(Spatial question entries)
_ _ _ _

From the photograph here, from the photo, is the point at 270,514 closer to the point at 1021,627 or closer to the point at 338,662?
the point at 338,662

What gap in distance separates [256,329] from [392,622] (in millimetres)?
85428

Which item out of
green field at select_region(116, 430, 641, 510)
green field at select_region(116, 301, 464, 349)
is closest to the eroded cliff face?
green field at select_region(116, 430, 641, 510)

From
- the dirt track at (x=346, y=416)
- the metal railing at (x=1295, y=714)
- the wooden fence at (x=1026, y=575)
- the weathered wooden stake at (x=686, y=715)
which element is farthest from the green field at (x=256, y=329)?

_ _ _ _

Exercise requirements — Reproduce the material above, every line of it, exactly.

Finished answer —
From the photograph here, from the photo, is the point at 270,514 closer to the point at 1021,627 or closer to the point at 338,662?
the point at 338,662

What gap in distance separates [256,329] from [392,622] (in millimetres)?
85428

Which item out of
green field at select_region(116, 430, 641, 510)
green field at select_region(116, 301, 464, 349)
is closest to the eroded cliff face?
green field at select_region(116, 430, 641, 510)

From
- the dirt track at (x=346, y=416)
- the metal railing at (x=1295, y=714)
- the wooden fence at (x=1026, y=575)
- the weathered wooden stake at (x=686, y=715)
which element is farthest from the green field at (x=256, y=329)?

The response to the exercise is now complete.